No es bueno para nadie, salvo para quienes lucran con el crimen organizado, que las políticas de seguridad y convivencia tengan resultados insatisfactorios, aunque esto pueda favorecer a la oposición en el corto plazo y en términos electorales, como sucedió al final del segundo mandato de Tabaré Vázquez y está sucediendo en la actualidad.
Pocas dudas caben de que el problema no se debe sólo a errores gubernamentales, sino también a cambios en la sociedad uruguaya y al avance de prácticas delictivas relativamente nuevas para este país, que no es viable combatir, contrarrestar y prevenir con los criterios y recursos tradicionales.
Ni el actual oficialismo ni la actual oposición han demostrado tener recetas infalibles, y es tan necesario como conveniente un diálogo entre partidos, técnicos y organizaciones sociales. Bienvenido sea para aportar ideas e identificar los acuerdos posibles en una tarea crucial y compleja, que requiere rumbos claros y estables, pero también revisiones sistemáticas y rigurosas.

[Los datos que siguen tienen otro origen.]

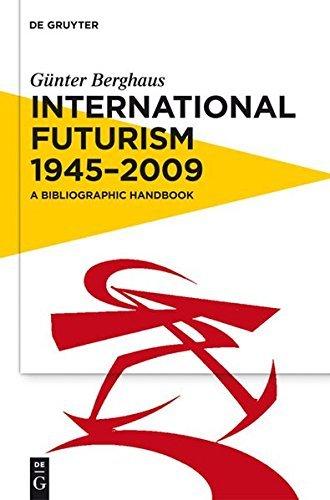 International Futurism 1945-2012: A Bibliographic Handbook (English Edition)
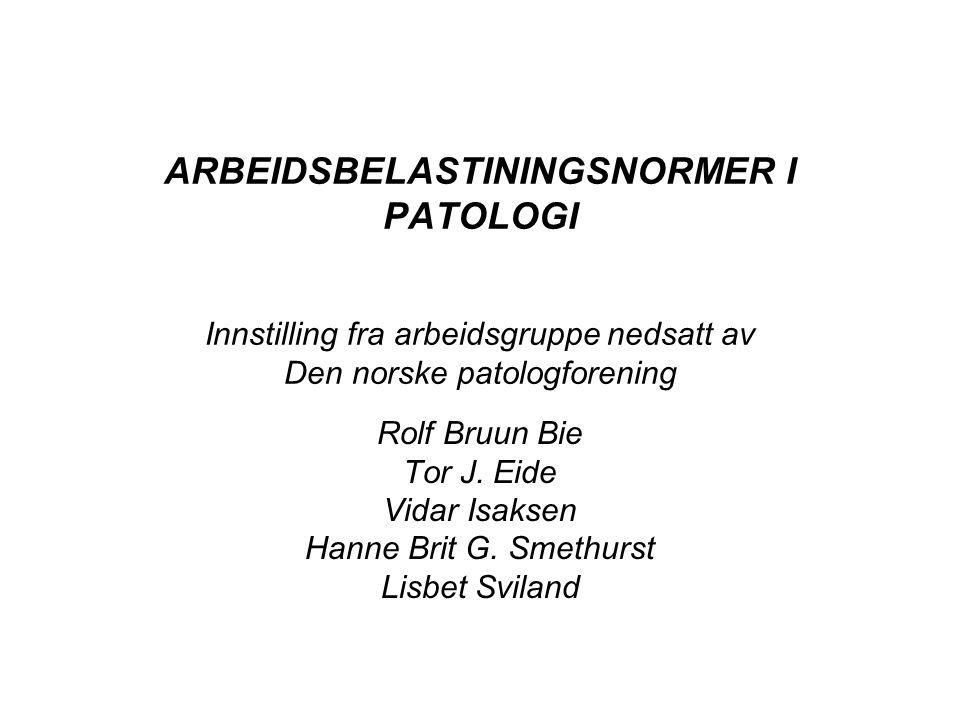 ARBEIDSBELASTININGSNORMER I PATOLOGI Innstilling fra arbeidsgruppe nedsatt av Den norske patologforening
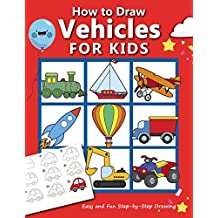 How to Draw Vehicles for Kids : Easy and Fun Step-by-Step Drawing Book (Drawing Book for Beginners) (How to draw books for kids 3)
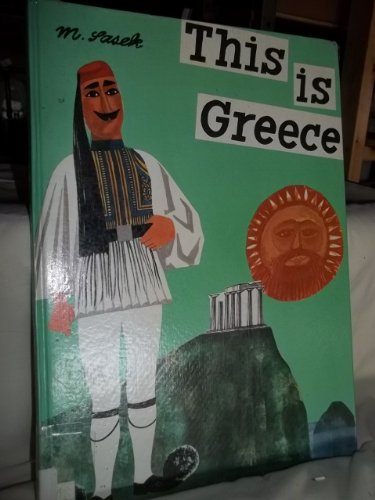 9780027782509: This Is Greece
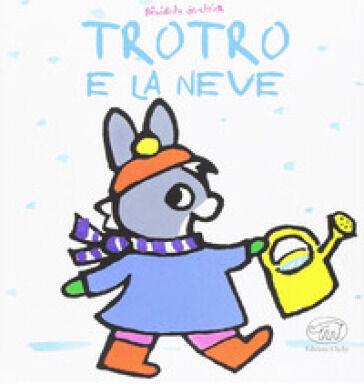 Bénédicte Guettier TroTro e la neve. Ediz. a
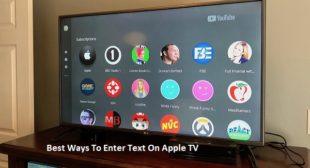 Best Ways To Enter Text On Apple TV – Norton.com/Setup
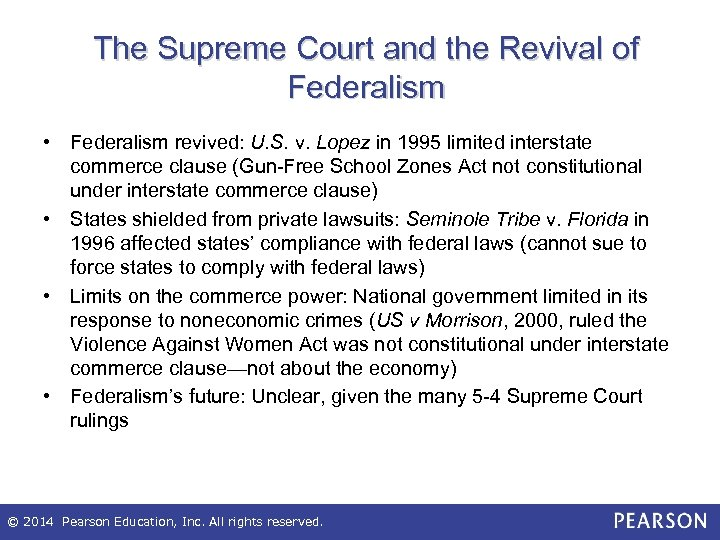 The Supreme Court and the Revival of Federalism • Federalism revived: U. S. v.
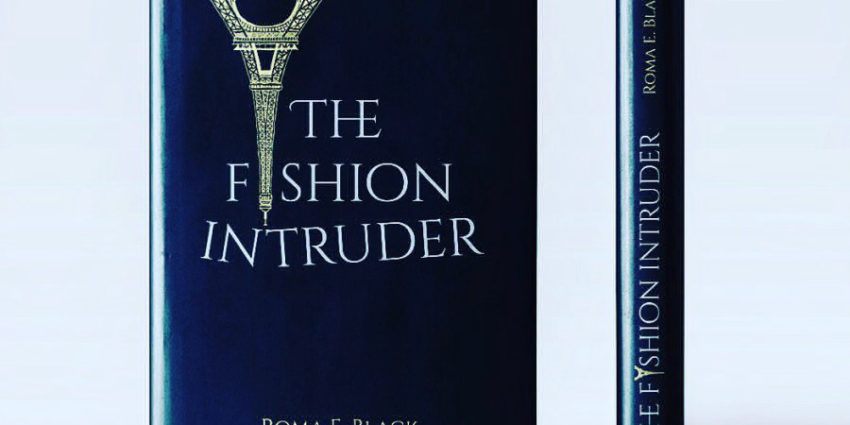 The Fashion Intruder Review Book by Roma E. Black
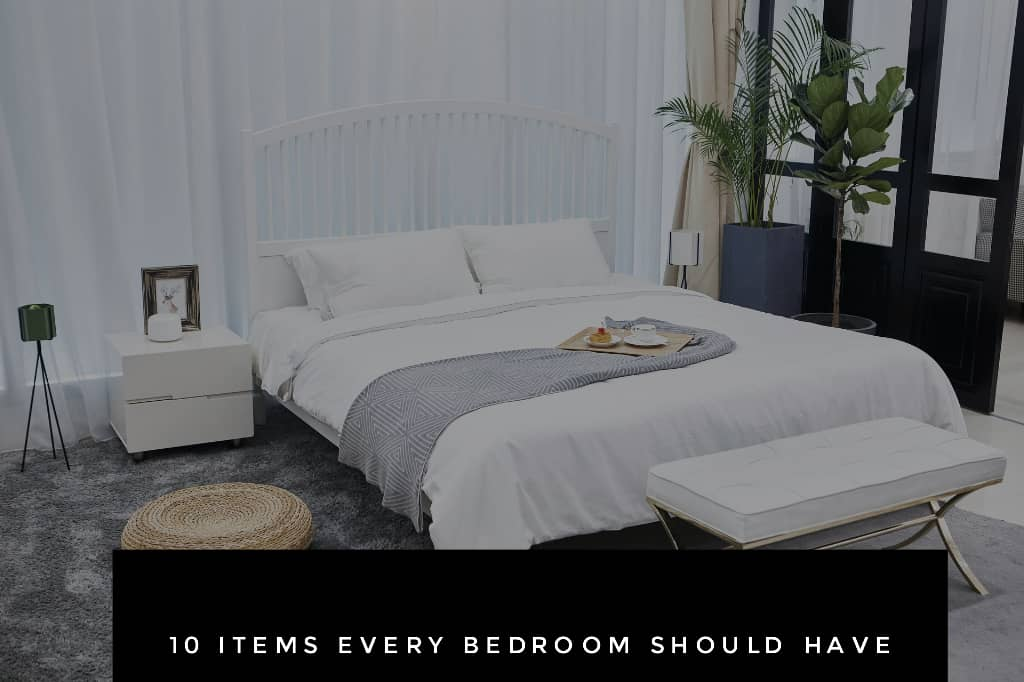 bedroom - 10 Items Every Bedroom Should Have - Your NEW List !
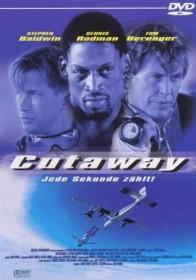 Cutaway - Jede Sekunde zählt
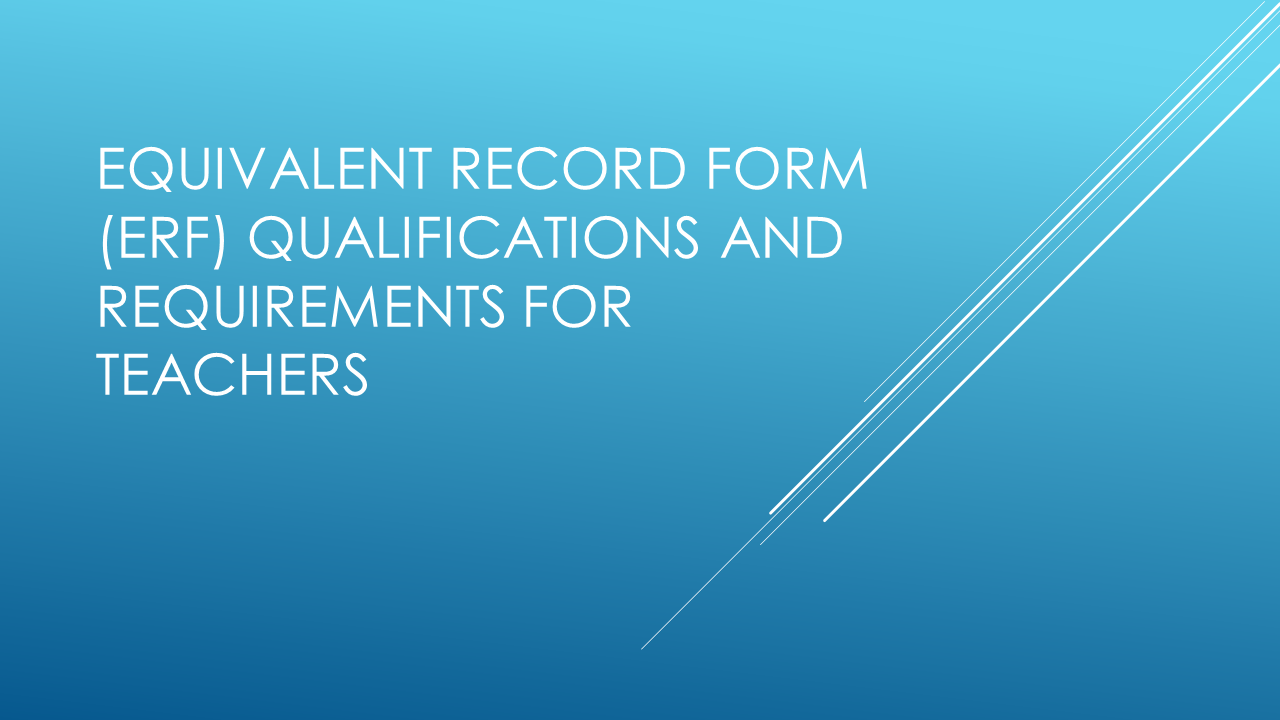 Equivalent record form erf qualifications and requirements for equivalent record form erf qualifications and requirements for teachers fandeluxe Choice Image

Sería ilusorio pensar que en este terreno sólo hay que resolver cuestiones técnicas, y que por lo tanto basta con la honestidad intelectual y la buena voluntad de todas las partes para definir políticas de Estado. El delito surge de la sociedad y sobre ella hay visiones ideológicas incompatibles, pero aun así existe un considerable espacio no aprovechado para la cooperación.

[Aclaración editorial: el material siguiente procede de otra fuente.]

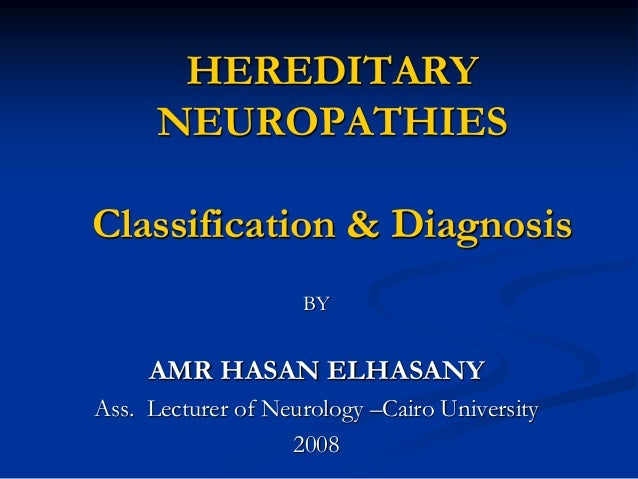 HEREDITARY NEUROPATHIES Classification & Diagnosis BY AMR HASAN ELHASANY Ass. Lecturer of Neurology –Cairo University 2008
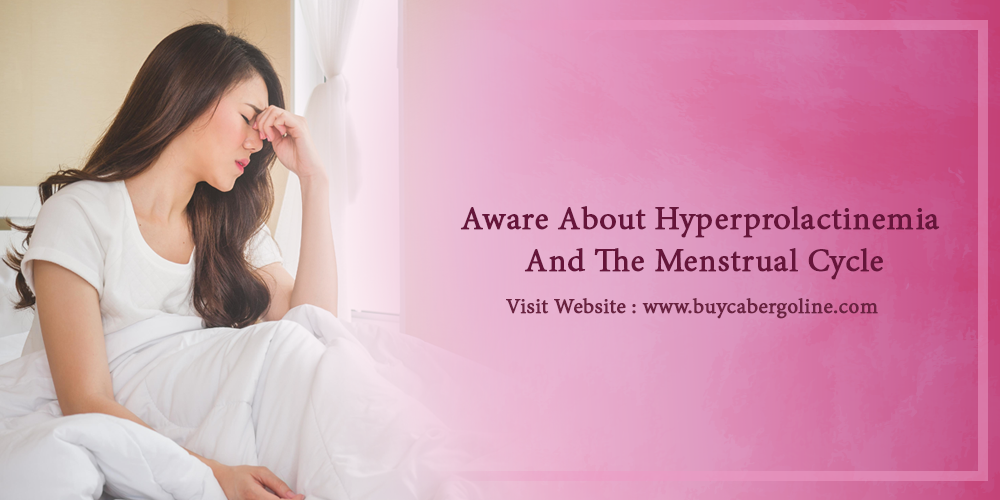 Aware About Hyperprolactinemia And The Menstrual Cycle
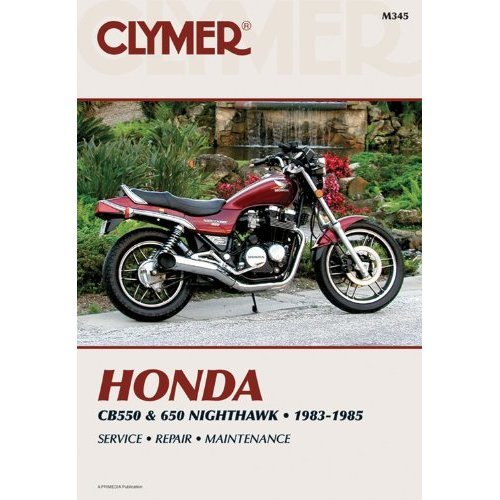 Honda CB550 and 650 1983-85: Clymer Workshop Manual (Clymer Motorcycle)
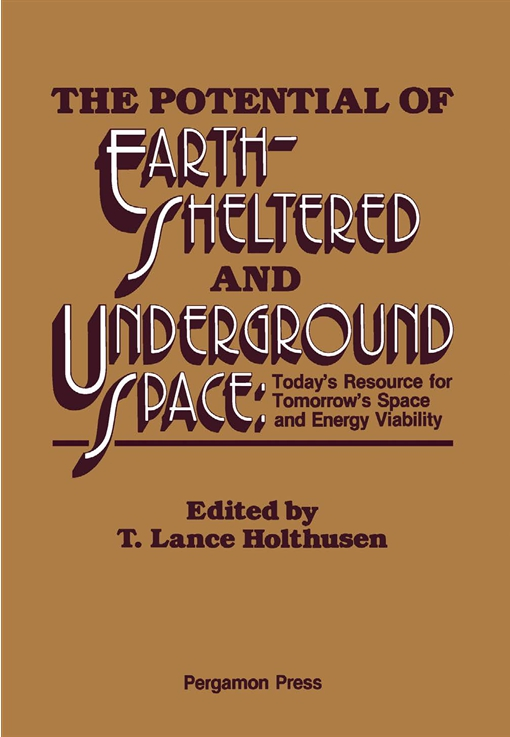 The Potential of Earth-Sheltered and Underground Space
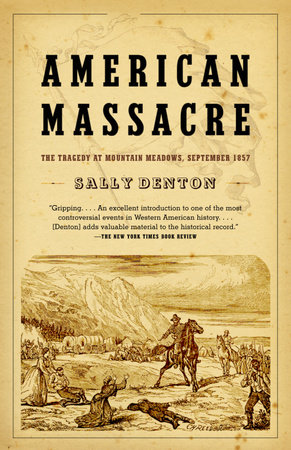 American Massacre by Sally Denton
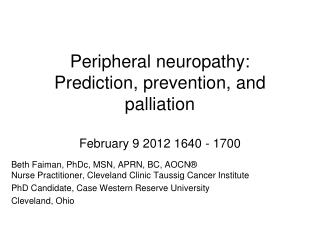 Peripheral neuropathy: Prediction, prevention, and palliation February 9 2012 1640 - 1700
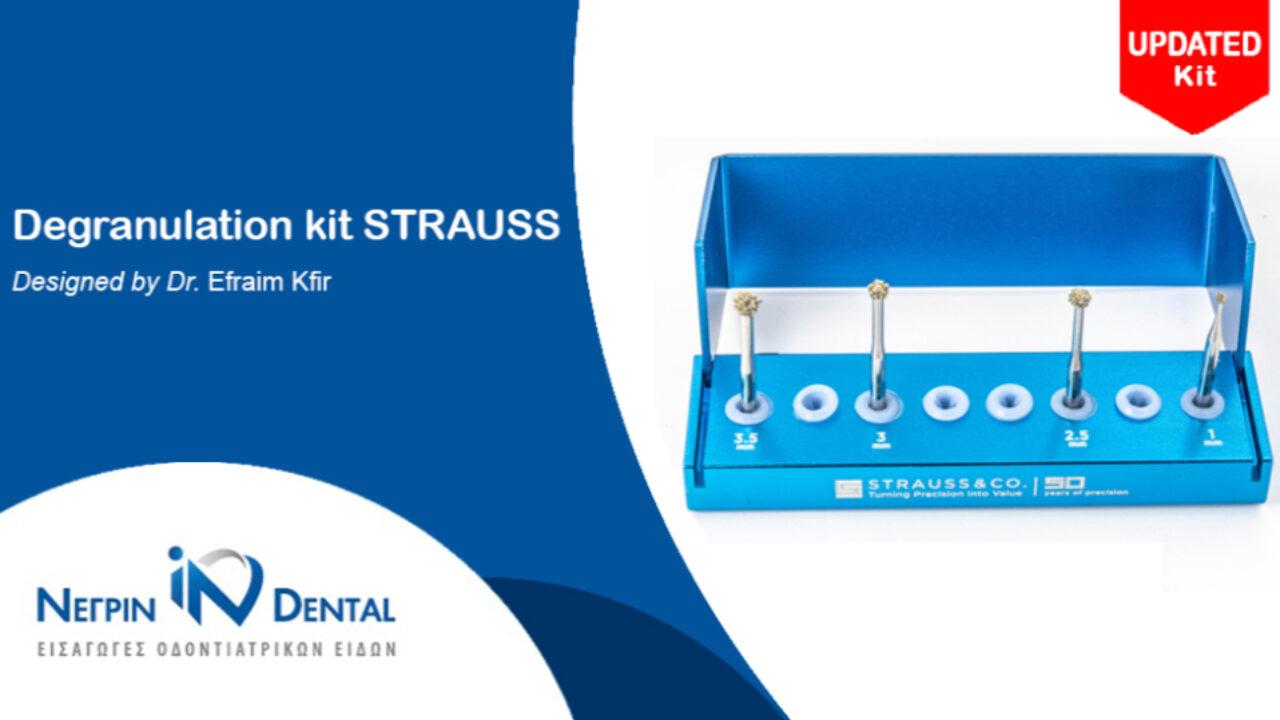 Strauss Degranulation kit Updated | ΝΕΓΡΙΝ ΙΝ Dental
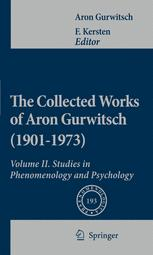 The Collected Works of Aron Gurwitsch (1901–1973)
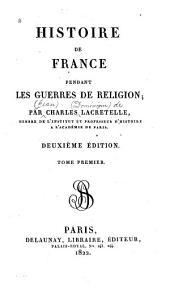 Histoire de France: Pendant les guerres de religion, Volume1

De todos modos, la honestidad intelectual y la buena voluntad son indispensables, y resulta positivo que las actuales autoridades hayan cambiado, en los hechos, la actitud asumida al inicio de su gestión. Antes se negaba, en forma tajante, que de la oposición pudiera surgir algún aporte útil, y se aseguraba saber con exactitud qué había que hacer para que todo mejorara.
A la vista está –como estuvo siempre– que no bastaba con aumentar el patrullaje, restaurar procedimientos y jerarcas de otros tiempos, reforzar un apoyo simbólico a la “autoridad policial” sin distinguirla del abuso, seguir incrementando las penas y construir más cárceles.
Quizá los cambios de actitud fueron forzados por la evidencia de que aquella orientación inicial no tuvo los efectos prometidos, y ante la insatisfacción ciudadana hay un intento de diluir los costos políticos, pero sin duda habría sido peor que (como pasa en otras áreas) se persistiera en la soberbia y la atribución de culpas a otros.
No corresponde un optimismo exagerado, porque las soluciones no son fáciles y porque sumar propuestas de distintos partidos no basta para lograr un enfoque integral coherente.
Además, algunas de las propuestas son todavía vagas, reiteran acuerdos interpartidarios previos e incumplidos, o exigen un análisis político muy cuidadoso. Una de ellas es la de crear un Ministerio de Justicia, cuyas relaciones con la Fiscalía General de la Nación y la Institución Nacional de Derechos Humanos no deberían responder a intereses coyunturales, sino articularse en un diseño para el largo plazo, como todo lo demás. Pero es mucho mejor esto que insistir en que al gobierno “no le perdonan el éxito”.